Let’s look at each in turn, and then look at keeping the camera static.

Handheld vs static imagery

Handheld movement may seem like it is more natural. But in fact, it is the opposite. Think about this: when you are moving around, everything you see is smooth, when you are walking, the world in front of you doesn’t appear to be unsteady or moving up and down. Therefore, keeping footage smooth brings the audience with you – it looks realistic and is not distracting. The difference can be seen in this short video:


Static film is best achieved by using a tripod.
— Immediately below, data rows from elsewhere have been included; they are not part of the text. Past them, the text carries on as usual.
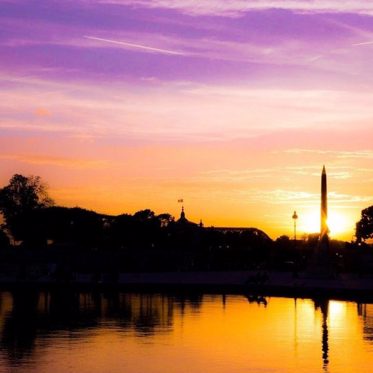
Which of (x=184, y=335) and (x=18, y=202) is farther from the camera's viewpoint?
(x=18, y=202)

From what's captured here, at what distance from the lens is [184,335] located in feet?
141

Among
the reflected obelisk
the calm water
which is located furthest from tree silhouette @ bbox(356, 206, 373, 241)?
the calm water

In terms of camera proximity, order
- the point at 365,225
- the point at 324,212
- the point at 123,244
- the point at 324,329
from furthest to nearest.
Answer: the point at 123,244 < the point at 365,225 < the point at 324,212 < the point at 324,329

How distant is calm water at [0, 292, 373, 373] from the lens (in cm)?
3378

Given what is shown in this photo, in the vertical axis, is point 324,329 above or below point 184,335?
above

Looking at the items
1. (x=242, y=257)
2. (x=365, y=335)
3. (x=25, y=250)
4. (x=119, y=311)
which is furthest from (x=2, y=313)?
(x=242, y=257)

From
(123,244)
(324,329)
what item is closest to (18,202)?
(123,244)

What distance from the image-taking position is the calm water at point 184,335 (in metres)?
33.8

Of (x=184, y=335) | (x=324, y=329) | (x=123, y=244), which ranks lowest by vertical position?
(x=184, y=335)

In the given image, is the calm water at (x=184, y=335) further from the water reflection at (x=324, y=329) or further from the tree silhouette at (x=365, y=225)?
the tree silhouette at (x=365, y=225)

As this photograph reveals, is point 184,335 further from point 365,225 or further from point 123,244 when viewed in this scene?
point 123,244

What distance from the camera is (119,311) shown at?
181 ft

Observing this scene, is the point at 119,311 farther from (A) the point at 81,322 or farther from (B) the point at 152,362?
(B) the point at 152,362

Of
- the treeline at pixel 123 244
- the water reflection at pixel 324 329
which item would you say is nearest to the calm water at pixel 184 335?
the water reflection at pixel 324 329
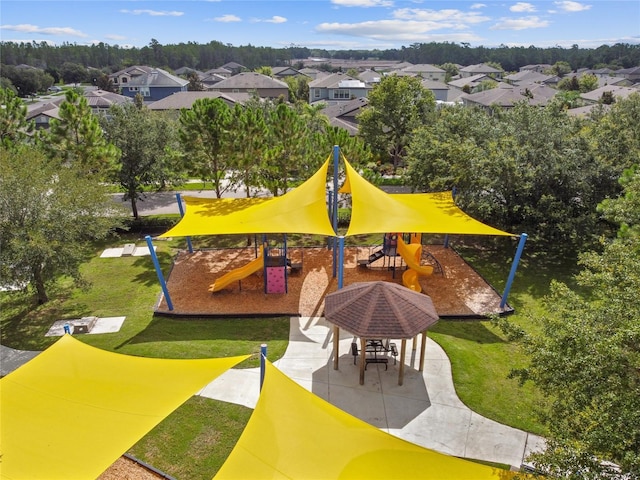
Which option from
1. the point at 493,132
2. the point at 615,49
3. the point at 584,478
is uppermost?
the point at 615,49

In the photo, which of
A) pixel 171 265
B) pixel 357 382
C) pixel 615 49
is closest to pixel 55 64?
pixel 171 265

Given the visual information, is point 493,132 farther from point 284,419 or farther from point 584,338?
point 284,419

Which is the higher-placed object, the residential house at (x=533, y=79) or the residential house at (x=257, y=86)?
the residential house at (x=533, y=79)

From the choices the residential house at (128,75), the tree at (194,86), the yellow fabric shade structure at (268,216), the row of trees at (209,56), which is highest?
the row of trees at (209,56)

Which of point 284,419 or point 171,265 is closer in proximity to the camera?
point 284,419

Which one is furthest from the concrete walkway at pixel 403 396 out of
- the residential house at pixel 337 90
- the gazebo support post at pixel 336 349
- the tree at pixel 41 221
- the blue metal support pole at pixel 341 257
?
the residential house at pixel 337 90

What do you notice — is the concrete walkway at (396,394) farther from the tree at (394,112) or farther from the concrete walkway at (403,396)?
the tree at (394,112)

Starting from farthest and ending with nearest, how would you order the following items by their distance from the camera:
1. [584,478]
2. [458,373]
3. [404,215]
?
[404,215] → [458,373] → [584,478]
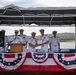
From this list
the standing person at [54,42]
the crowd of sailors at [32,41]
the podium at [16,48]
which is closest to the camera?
the podium at [16,48]

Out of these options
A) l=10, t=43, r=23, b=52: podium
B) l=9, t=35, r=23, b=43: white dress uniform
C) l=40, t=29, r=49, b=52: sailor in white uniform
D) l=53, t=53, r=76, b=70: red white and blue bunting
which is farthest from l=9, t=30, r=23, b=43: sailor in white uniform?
l=53, t=53, r=76, b=70: red white and blue bunting

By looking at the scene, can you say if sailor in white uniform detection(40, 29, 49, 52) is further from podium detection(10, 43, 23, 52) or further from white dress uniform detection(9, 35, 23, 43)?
podium detection(10, 43, 23, 52)

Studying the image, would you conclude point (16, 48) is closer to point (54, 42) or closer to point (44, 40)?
point (44, 40)

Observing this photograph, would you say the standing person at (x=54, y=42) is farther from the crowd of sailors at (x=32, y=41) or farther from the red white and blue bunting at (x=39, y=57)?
the red white and blue bunting at (x=39, y=57)

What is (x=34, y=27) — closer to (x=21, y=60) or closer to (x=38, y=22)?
(x=38, y=22)

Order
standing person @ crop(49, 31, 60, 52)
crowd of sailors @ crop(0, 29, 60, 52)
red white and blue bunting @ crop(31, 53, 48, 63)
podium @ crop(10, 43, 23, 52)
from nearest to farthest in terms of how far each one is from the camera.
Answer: red white and blue bunting @ crop(31, 53, 48, 63), podium @ crop(10, 43, 23, 52), crowd of sailors @ crop(0, 29, 60, 52), standing person @ crop(49, 31, 60, 52)

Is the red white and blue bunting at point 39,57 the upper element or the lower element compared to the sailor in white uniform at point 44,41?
lower

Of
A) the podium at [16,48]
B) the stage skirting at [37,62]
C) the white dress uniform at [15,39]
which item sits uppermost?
the white dress uniform at [15,39]

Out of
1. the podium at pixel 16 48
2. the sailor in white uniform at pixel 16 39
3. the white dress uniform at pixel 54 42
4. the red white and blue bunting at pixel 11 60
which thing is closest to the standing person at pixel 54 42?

It keeps the camera still and records the movement in front of it.

But it depends what story you are wanting to tell.

The use of handheld camera movement developed during the cinéma vérité style of the 60’s French New Wave. It is used to increase intensity and heighten tension and feels raw. Done well and with intention it can create great results. Look at it here in ‘(If) Grief (were) Briefly (to) Disappear’ by Marc Neys and Stevie Ronnie. The handheld movement heightens anxiety and adds to the disorientation we imagine the woman to feel. It’s a deliberate decision by the filmmaker to convey that sense to the audience.

(If) Grief (were) Briefly (to) Disappear ©MarcNeys


Camera phones invite you to zoom in. And a closer shot does add interest and give a different perspective. But as phone cameras aren’t designed to sophisticated film gear, there are better ways to achieve this.

The first clip is a bird and a zoom.

The next is the same clip but the zoom movement has been edited out.

The second clip is less distracting. We get the same story but in a smoother way.


Panning and tilting

Pans and tilts are connecting movements. This is to say that they connect images.

Panning is moving a camera horizontally from a fixed position. It is often fixed on a tripod, with the filmmaker turning the tripod head either left or right.

Panning is often used to follow something moving across the screen, like vehicles or people; or to show wide vistas, like a land or seascape. Panning can be used to reveal more information.

Tilts are like panning but refer to the up or down movement of the camera. Tilts are often used to reveal vertical objects or to move from ground to sky.

The old adage less is more, applies to panning and tilting.

When panning, think about whether it should be from left to right. A pan moving toward the right is a naturally expected forward movement.

Observe what happens when panning goes left to right then right to left. What effect does it achieve? Is it distracting? Pans moving toward the left often feel uneasy.

iMovie adds movement to still images automatically in Ken Burns. It can be confusing – where does the viewer look next. Whenever something is in motion on the screen, the audience automatically tracks and predicts its trajectory. If the object is not following its anticipated path, or if the path keeps changing, then it becomes disruptive and disorientating and can pull the audience out of the scene.


Your Decision

Camera movement should not be a random decision. Ask yourself: why am I taking this shot? Camera movement should serve the story. If you are filming something calm, then handheld movement will detract; better to use a tripod and subtle pans.

Focus on composition rather than movement.